▶ [WHAT THE EXERCISE ASKS] Write out the material exactly, leaving every picture behind.

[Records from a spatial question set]
┄┄┄┄┄┄┄┄┄┄
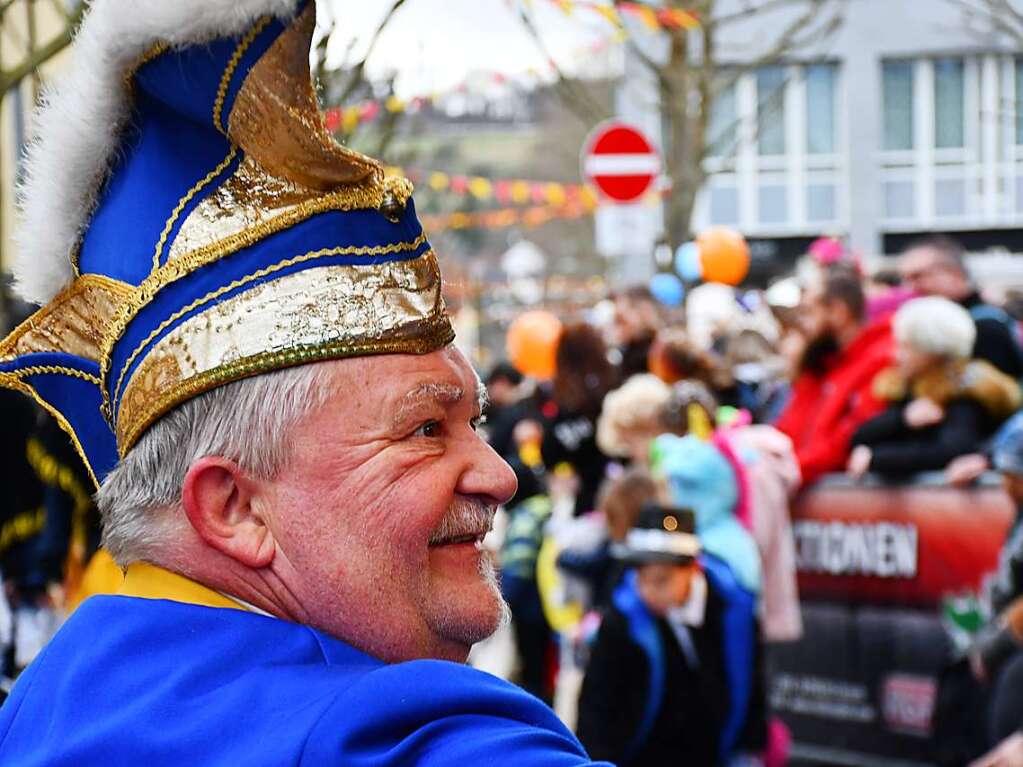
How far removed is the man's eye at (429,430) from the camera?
5.05ft

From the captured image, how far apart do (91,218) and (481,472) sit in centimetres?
48

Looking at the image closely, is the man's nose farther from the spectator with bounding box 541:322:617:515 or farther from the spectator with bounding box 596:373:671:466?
the spectator with bounding box 541:322:617:515

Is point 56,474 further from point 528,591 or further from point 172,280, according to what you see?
point 172,280

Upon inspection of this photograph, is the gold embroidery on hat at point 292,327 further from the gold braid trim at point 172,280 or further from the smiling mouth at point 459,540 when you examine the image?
the smiling mouth at point 459,540

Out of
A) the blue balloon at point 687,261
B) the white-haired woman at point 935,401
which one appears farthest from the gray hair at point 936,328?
the blue balloon at point 687,261

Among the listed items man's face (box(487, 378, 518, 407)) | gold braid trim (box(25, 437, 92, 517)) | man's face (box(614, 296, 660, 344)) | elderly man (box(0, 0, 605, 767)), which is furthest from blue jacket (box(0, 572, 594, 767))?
man's face (box(487, 378, 518, 407))

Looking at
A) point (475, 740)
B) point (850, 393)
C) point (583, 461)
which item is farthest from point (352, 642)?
point (583, 461)

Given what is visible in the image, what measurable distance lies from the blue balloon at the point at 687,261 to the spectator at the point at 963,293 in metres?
6.80

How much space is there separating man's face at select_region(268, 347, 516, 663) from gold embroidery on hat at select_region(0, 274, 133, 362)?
10.3 inches

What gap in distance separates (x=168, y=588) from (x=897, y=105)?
3462 centimetres

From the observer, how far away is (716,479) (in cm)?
577

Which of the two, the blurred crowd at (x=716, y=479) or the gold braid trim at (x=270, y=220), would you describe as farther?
the blurred crowd at (x=716, y=479)

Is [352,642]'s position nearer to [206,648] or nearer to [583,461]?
[206,648]

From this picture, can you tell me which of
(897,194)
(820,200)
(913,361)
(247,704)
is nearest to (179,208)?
(247,704)
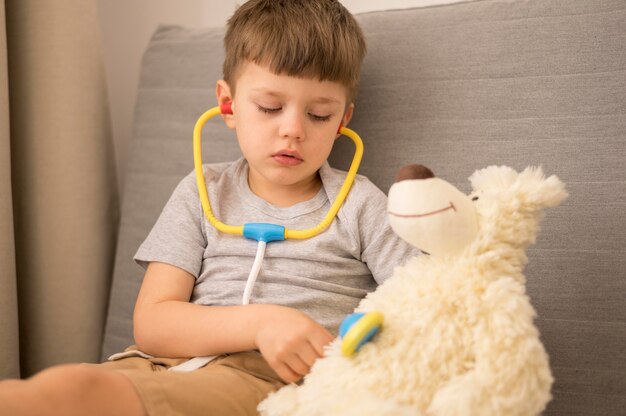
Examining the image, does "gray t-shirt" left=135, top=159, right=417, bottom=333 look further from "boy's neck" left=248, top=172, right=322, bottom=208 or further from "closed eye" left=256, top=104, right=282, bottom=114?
"closed eye" left=256, top=104, right=282, bottom=114

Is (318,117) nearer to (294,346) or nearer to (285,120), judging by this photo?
(285,120)

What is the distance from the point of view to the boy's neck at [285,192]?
1.17 metres

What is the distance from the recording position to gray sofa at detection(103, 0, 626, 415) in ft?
3.42

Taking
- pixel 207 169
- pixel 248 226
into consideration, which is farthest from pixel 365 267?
pixel 207 169

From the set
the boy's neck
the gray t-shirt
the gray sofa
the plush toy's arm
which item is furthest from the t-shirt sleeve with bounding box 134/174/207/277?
the plush toy's arm

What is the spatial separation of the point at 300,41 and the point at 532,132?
0.44 metres

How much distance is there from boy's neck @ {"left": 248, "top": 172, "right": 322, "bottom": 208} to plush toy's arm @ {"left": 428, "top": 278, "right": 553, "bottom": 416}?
505mm

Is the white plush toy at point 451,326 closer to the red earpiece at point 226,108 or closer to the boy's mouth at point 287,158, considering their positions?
the boy's mouth at point 287,158

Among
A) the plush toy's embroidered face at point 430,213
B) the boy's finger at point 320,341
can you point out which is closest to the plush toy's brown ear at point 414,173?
the plush toy's embroidered face at point 430,213

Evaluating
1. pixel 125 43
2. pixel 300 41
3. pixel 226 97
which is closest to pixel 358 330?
pixel 300 41

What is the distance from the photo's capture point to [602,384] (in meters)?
1.02

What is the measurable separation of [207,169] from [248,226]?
8.4 inches

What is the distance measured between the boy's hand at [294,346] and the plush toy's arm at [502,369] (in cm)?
21

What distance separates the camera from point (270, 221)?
1.13 meters
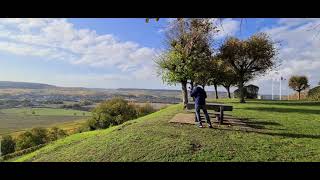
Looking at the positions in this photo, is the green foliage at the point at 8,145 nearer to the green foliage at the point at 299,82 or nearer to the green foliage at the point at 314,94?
the green foliage at the point at 314,94

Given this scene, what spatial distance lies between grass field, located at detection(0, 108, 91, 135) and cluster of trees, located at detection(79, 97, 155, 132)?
126 inches

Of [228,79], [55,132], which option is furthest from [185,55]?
[55,132]

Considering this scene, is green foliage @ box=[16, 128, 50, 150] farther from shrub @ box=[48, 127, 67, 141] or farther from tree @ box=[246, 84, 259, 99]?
tree @ box=[246, 84, 259, 99]

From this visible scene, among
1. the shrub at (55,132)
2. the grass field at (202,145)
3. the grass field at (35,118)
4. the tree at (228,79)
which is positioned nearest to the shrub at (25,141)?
Result: the shrub at (55,132)

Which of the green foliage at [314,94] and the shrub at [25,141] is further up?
the green foliage at [314,94]

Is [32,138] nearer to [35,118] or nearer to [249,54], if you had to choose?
[35,118]

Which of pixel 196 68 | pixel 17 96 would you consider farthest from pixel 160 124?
pixel 17 96

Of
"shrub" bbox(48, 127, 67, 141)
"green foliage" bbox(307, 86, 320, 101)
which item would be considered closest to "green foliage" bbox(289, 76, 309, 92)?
"green foliage" bbox(307, 86, 320, 101)

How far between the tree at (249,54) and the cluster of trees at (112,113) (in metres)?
16.4

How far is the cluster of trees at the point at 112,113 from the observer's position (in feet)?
162

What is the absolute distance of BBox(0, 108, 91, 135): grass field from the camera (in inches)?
2319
┄┄┄┄┄┄┄┄┄┄
▶ [WRITTEN RESPONSE]
How far removed is the man's eye at (429,430) from the camera?
5.05ft

From the captured image, how far apart do (91,218) and (481,472) sit in centimetres?
48

Looking at the image closely, is the man's nose farther from the spectator with bounding box 541:322:617:515 or farther from the spectator with bounding box 596:373:671:466?
the spectator with bounding box 541:322:617:515

Is point 56,474 further from point 528,591 or further from point 172,280, according to what you see?
point 172,280

Upon inspection of this photograph, is the gold embroidery on hat at point 292,327 further from the gold braid trim at point 172,280 or further from the smiling mouth at point 459,540 when you examine the image?
the smiling mouth at point 459,540

Out of
A) the blue balloon at point 687,261
B) the white-haired woman at point 935,401
which one appears farthest from the gray hair at point 936,328?
the blue balloon at point 687,261

Among the listed items man's face (box(487, 378, 518, 407)) | gold braid trim (box(25, 437, 92, 517)) | man's face (box(614, 296, 660, 344)) | elderly man (box(0, 0, 605, 767)), which is furthest from blue jacket (box(0, 572, 594, 767))?
man's face (box(487, 378, 518, 407))

Looking at
A) point (475, 740)
B) point (850, 393)
C) point (583, 461)
which item is farthest from point (352, 642)?
point (583, 461)

Given what is visible in the image, what measurable distance lies from the blue balloon at the point at 687,261 to the spectator at the point at 963,293 in metres?
6.80

How much space is there separating man's face at select_region(268, 347, 516, 663) from gold embroidery on hat at select_region(0, 274, 133, 362)?
10.3 inches

What gap in distance separates (x=168, y=588) from (x=897, y=105)?
3462 centimetres

From the observer, how far away is (716,479) (in cm)?
577

Which of the two, the blurred crowd at (x=716, y=479) or the gold braid trim at (x=270, y=220), would you describe as farther?
the blurred crowd at (x=716, y=479)

Is [352,642]'s position nearer to [206,648] or nearer to [583,461]?
[206,648]

From this picture, can you tell me which of
(897,194)
(820,200)
(913,361)
(247,704)
is nearest to (179,208)?
(247,704)
Examining the image, does "gray t-shirt" left=135, top=159, right=417, bottom=333 look further from "boy's neck" left=248, top=172, right=322, bottom=208 or further from "closed eye" left=256, top=104, right=282, bottom=114?
"closed eye" left=256, top=104, right=282, bottom=114

Is (318,117) nearer to (294,346) or nearer to (285,120), judging by this photo?
(285,120)

What is the distance from the point of view to the boy's neck at [285,192]?
1.17 metres

What is the distance from the recording position to gray sofa at detection(103, 0, 626, 415) in ft?
3.42

Taking
- pixel 207 169
- pixel 248 226
into consideration, which is farthest from pixel 365 267?
pixel 207 169

From the set
the boy's neck
the gray t-shirt
the gray sofa
the plush toy's arm
which item is furthest from the t-shirt sleeve with bounding box 134/174/207/277?
the plush toy's arm

What is the spatial separation of the point at 300,41 and the point at 532,132?
0.44 metres

How much distance is there from boy's neck @ {"left": 248, "top": 172, "right": 322, "bottom": 208} to plush toy's arm @ {"left": 428, "top": 278, "right": 553, "bottom": 416}?
505mm

Is the white plush toy at point 451,326 closer to the red earpiece at point 226,108 or closer to the boy's mouth at point 287,158, considering their positions?
the boy's mouth at point 287,158

Among
A) the plush toy's embroidered face at point 430,213
B) the boy's finger at point 320,341
can you point out which is closest to the plush toy's brown ear at point 414,173?
the plush toy's embroidered face at point 430,213

Evaluating
1. pixel 125 43
2. pixel 300 41
3. pixel 226 97
which is closest to pixel 358 330?
pixel 300 41

What is the distance from the photo's capture point to [602,384] (in meters)?
1.02

What is the measurable separation of [207,169] from [248,226]?
8.4 inches

What is the distance measured between the boy's hand at [294,346] and the plush toy's arm at [502,369] (in cm)?
21

What distance separates the camera from point (270, 221)?
1.13 meters
Looking at the positions in this photo, is the green foliage at the point at 8,145 nearer to the green foliage at the point at 299,82 or nearer to the green foliage at the point at 314,94?
the green foliage at the point at 314,94

Given this scene, what spatial distance lies between grass field, located at detection(0, 108, 91, 135) and cluster of trees, located at detection(79, 97, 155, 132)?
126 inches

Of [228,79], [55,132], which option is furthest from [185,55]?
[55,132]

Considering this scene, is green foliage @ box=[16, 128, 50, 150] farther from shrub @ box=[48, 127, 67, 141] or farther from tree @ box=[246, 84, 259, 99]?
tree @ box=[246, 84, 259, 99]

From this visible scene, among
1. the shrub at (55,132)
2. the grass field at (202,145)
3. the grass field at (35,118)
4. the tree at (228,79)
which is positioned nearest to the shrub at (25,141)?
Result: the shrub at (55,132)

Which of the green foliage at [314,94] and the shrub at [25,141] is further up?
the green foliage at [314,94]

Is [32,138] nearer to [35,118] or nearer to [249,54], if you had to choose?
[35,118]

Which of pixel 196 68 | pixel 17 96 would you consider farthest from pixel 160 124?
pixel 17 96

Of
"shrub" bbox(48, 127, 67, 141)
"green foliage" bbox(307, 86, 320, 101)
which item would be considered closest to "green foliage" bbox(289, 76, 309, 92)?
"green foliage" bbox(307, 86, 320, 101)

How far between the tree at (249,54) and the cluster of trees at (112,113) (in metres)?
16.4

How far is the cluster of trees at the point at 112,113 from the observer's position (in feet)?
162

What is the absolute distance of BBox(0, 108, 91, 135): grass field from the camera (in inches)?
2319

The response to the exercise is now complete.